LFDE: Elke vergelijking gaat mank

LFDE: Elke vergelijking gaat mank

Technology

Enkele gerenommeerde beleggers, onder wie Michael Burry, die faam verwierf doordat hij de subprimecrisis zag aankomen, zetten in op een terugval van de technologiesector.

Een aantal CEO's uit die sector, te beginnen bij die van OpenAI en Nvidia, deed met verrassende uitspraken enig stof opwaaien. En in de financiële pers duikt intussen steeds vaker het woord 'zeepbel' op – vooralsnog gevolgd door een vraagteken. Dat zegt Enguerrand Artaz, strategisch analist bij La Financière de l’Échiquier (LFDE).

Het ongebreidelde optimisme over de ontwikkeling van artificiële intelligentie (AI) dat de afgelopen maanden overheerste, begint ontegensprekelijk barsten te vertonen. Zorgen over een mogelijke zeepbel in het kader van een grote technologische doorbraak roepen uiteraard als vanzelf herinneringen aan de internetzeepbel op.

Sommige spelers in de markt wijzen die vergelijking steevast van de hand, stellen dat de situatie nu helemaal anders is en concluderen daaruit dat er van een zeepbel hoegenaamd geen sprake is.

== Te maken opdrachten ==
- A) Welke functie bekleedt Enguerrand Artaz volgens de brontekst?
- B) Som alle ondernemingen op die in de brontekst bij naam worden genoemd.

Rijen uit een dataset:
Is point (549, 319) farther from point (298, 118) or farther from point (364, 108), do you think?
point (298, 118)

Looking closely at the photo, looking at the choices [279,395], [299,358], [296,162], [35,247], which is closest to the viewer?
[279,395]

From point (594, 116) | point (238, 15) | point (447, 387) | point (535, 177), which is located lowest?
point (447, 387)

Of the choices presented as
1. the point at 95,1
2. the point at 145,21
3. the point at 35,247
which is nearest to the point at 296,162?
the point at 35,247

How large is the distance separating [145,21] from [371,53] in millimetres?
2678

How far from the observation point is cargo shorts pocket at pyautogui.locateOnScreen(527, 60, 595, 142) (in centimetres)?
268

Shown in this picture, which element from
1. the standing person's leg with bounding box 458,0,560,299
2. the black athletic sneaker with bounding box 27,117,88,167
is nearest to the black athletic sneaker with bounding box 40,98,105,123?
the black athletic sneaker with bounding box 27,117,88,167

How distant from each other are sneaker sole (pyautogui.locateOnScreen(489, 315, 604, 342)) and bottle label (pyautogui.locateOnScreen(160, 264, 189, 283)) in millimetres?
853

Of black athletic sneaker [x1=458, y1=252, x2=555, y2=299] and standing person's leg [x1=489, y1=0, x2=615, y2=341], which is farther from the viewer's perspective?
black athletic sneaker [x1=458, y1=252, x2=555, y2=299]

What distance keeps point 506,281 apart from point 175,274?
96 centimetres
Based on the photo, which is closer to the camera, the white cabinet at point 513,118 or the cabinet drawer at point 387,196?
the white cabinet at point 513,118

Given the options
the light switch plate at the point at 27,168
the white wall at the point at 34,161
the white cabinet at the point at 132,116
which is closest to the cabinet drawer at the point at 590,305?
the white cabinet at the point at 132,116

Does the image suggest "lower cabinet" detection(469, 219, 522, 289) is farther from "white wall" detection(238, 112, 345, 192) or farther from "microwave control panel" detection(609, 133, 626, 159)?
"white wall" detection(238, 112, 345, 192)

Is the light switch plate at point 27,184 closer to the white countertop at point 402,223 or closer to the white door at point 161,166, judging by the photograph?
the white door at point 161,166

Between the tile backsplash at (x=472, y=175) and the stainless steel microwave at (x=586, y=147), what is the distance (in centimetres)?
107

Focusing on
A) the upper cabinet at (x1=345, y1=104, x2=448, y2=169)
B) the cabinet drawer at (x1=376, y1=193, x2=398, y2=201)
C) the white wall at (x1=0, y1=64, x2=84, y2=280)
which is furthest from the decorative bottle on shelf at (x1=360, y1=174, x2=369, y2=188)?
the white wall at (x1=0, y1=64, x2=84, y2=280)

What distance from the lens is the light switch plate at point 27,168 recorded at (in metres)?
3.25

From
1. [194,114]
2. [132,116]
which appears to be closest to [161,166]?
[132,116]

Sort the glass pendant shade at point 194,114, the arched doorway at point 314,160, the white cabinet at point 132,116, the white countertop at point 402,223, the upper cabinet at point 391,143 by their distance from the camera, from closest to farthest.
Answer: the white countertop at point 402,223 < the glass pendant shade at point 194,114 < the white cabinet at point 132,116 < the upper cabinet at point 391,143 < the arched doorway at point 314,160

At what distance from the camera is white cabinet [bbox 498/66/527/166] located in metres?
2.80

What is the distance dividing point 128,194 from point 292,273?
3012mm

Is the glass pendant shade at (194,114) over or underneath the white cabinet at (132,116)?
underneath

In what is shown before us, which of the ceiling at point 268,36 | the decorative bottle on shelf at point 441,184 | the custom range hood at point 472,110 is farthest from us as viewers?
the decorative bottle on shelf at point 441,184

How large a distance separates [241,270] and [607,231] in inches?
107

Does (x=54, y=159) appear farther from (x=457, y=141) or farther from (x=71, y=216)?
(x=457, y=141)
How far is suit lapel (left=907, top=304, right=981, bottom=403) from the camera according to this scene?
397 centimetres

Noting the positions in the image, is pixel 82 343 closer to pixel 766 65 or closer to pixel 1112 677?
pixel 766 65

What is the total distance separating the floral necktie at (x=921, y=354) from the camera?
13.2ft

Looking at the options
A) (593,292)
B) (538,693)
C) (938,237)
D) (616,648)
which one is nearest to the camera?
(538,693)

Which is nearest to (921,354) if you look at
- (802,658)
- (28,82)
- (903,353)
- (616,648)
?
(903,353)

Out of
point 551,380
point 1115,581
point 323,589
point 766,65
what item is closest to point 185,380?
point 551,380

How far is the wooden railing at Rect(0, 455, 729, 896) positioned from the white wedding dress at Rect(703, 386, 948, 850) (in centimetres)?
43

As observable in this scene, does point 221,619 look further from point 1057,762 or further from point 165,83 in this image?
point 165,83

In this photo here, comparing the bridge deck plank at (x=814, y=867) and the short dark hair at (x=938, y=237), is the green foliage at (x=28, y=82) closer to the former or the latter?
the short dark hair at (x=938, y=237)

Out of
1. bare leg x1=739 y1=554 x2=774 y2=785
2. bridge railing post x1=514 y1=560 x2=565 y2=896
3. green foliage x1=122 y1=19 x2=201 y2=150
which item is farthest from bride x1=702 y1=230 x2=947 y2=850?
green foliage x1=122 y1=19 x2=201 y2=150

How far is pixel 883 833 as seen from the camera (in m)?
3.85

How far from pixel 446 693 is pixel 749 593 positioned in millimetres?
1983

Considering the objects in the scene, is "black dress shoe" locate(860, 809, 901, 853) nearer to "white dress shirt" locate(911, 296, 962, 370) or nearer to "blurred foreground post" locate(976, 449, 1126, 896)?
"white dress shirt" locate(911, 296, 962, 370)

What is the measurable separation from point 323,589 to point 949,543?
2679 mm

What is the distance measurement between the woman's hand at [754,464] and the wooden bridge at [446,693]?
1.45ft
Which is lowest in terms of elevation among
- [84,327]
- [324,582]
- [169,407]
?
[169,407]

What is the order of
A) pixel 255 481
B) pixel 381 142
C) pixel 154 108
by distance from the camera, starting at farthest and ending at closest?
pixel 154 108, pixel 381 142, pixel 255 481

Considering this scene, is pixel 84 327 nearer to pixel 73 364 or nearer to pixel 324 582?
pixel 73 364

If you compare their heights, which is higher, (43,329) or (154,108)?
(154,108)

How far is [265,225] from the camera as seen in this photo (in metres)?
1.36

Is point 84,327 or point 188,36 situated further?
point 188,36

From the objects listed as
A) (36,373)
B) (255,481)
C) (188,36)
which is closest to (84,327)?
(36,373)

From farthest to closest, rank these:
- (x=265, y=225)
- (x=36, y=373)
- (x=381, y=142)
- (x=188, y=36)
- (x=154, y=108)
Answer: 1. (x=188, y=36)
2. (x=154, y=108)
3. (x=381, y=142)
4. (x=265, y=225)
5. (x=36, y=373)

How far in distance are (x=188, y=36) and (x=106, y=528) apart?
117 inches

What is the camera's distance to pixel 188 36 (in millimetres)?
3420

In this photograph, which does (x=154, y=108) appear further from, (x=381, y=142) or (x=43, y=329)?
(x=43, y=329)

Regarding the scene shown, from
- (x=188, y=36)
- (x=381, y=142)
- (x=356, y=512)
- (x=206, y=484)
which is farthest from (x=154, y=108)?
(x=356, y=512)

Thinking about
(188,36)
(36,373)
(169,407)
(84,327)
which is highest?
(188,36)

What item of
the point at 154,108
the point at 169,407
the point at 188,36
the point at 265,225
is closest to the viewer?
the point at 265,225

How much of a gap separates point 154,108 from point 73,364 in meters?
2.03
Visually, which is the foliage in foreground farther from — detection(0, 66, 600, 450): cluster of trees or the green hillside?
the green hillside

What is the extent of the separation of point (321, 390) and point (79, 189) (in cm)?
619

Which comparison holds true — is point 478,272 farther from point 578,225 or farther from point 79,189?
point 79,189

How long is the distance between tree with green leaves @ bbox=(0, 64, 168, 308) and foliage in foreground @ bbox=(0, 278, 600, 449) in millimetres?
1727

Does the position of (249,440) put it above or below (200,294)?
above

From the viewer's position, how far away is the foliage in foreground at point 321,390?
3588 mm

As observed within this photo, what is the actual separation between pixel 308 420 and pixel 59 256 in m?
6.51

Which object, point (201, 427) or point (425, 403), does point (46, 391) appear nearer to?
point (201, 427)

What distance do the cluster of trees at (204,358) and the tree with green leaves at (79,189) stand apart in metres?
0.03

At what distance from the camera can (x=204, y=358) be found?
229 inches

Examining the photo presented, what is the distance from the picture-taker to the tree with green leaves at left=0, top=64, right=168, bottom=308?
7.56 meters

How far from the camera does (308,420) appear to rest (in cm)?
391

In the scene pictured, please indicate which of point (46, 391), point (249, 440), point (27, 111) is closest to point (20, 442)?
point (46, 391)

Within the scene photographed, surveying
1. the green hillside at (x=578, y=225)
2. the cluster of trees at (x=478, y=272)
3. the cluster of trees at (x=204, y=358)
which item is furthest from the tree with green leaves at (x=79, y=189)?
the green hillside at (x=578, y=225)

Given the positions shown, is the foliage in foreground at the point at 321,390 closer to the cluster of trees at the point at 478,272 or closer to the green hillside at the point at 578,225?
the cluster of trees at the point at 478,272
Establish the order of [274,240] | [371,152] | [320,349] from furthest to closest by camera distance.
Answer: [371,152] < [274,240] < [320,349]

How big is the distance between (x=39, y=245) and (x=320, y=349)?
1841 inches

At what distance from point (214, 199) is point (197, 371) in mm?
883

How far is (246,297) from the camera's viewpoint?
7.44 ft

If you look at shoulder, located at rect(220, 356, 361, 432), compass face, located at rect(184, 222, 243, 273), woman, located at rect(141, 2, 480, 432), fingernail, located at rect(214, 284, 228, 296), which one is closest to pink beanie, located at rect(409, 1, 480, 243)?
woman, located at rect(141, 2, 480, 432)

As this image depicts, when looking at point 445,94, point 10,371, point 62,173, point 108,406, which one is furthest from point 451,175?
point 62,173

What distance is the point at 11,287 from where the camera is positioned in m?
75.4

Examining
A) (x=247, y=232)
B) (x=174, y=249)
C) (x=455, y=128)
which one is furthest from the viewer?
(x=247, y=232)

== Lijst met oplossingen ==
- A) Hij is strategisch analist bij La Financière de l’Échiquier (LFDE).

- B) OpenAI, Nvidia, La Financière de l’Échiquier (LFDE)